### [DESCRIPTION OF THE TASK]
The result should be an exact copy of the entries below, free of pictures.
------------
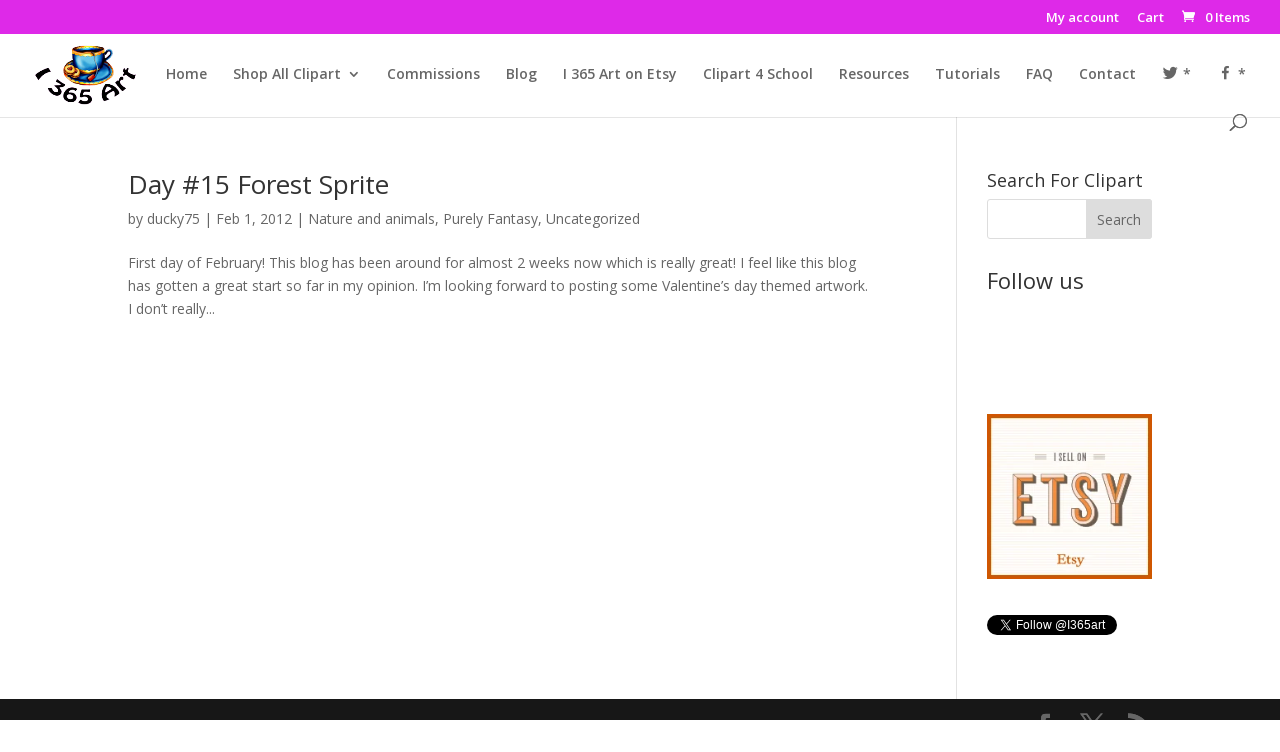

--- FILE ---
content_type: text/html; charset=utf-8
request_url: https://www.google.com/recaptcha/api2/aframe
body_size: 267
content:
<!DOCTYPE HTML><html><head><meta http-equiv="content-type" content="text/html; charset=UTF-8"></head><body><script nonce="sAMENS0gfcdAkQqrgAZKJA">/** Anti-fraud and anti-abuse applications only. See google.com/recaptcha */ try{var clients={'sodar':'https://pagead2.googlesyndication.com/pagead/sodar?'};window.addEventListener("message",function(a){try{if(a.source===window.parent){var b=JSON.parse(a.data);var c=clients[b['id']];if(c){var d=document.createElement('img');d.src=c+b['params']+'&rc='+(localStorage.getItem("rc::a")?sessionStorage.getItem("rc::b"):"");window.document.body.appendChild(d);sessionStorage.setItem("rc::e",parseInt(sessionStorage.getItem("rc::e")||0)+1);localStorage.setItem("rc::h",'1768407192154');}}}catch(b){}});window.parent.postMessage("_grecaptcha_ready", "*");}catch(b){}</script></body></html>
------------
### [SOLUTION TO THIS PROBLEM]
--- FILE ---
content_type: text/html; charset=utf-8
request_url: https://www.google.com/recaptcha/api2/aframe
body_size: 267
content:
<!DOCTYPE HTML><html><head><meta http-equiv="content-type" content="text/html; charset=UTF-8"></head><body><script nonce="sAMENS0gfcdAkQqrgAZKJA">/** Anti-fraud and anti-abuse applications only. See google.com/recaptcha */ try{var clients={'sodar':'https://pagead2.googlesyndication.com/pagead/sodar?'};window.addEventListener("message",function(a){try{if(a.source===window.parent){var b=JSON.parse(a.data);var c=clients[b['id']];if(c){var d=document.createElement('img');d.src=c+b['params']+'&rc='+(localStorage.getItem("rc::a")?sessionStorage.getItem("rc::b"):"");window.document.body.appendChild(d);sessionStorage.setItem("rc::e",parseInt(sessionStorage.getItem("rc::e")||0)+1);localStorage.setItem("rc::h",'1768407192154');}}}catch(b){}});window.parent.postMessage("_grecaptcha_ready", "*");}catch(b){}</script></body></html>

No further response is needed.